Task directions - Keep only the lines of the listing below that contain the word "from", treating uppercase and lowercase as different.

Data provided -
------------------------------
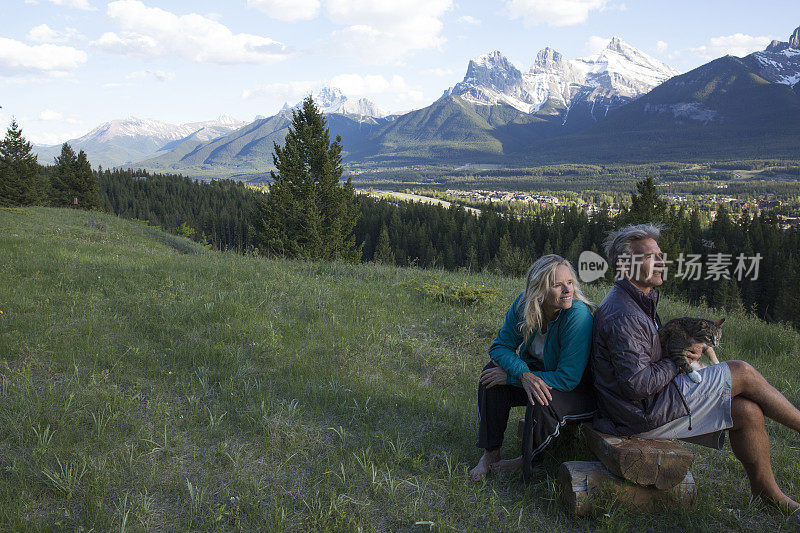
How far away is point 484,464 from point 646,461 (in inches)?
50.2

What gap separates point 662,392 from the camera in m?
3.30

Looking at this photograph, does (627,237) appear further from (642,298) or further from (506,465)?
(506,465)

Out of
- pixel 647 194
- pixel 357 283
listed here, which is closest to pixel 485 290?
pixel 357 283

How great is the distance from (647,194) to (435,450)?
39013 millimetres

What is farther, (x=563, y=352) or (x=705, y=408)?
(x=563, y=352)

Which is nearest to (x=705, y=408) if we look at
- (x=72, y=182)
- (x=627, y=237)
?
(x=627, y=237)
------------------------------
Exercise output -
How far away is point 484,464 from point 646,461 (in inches)?
What gap separates point 662,392 from the camera in m?
Looking at this photograph, does (627,237) appear further from (642,298) or further from (506,465)?
How great is the distance from (647,194) to (435,450)?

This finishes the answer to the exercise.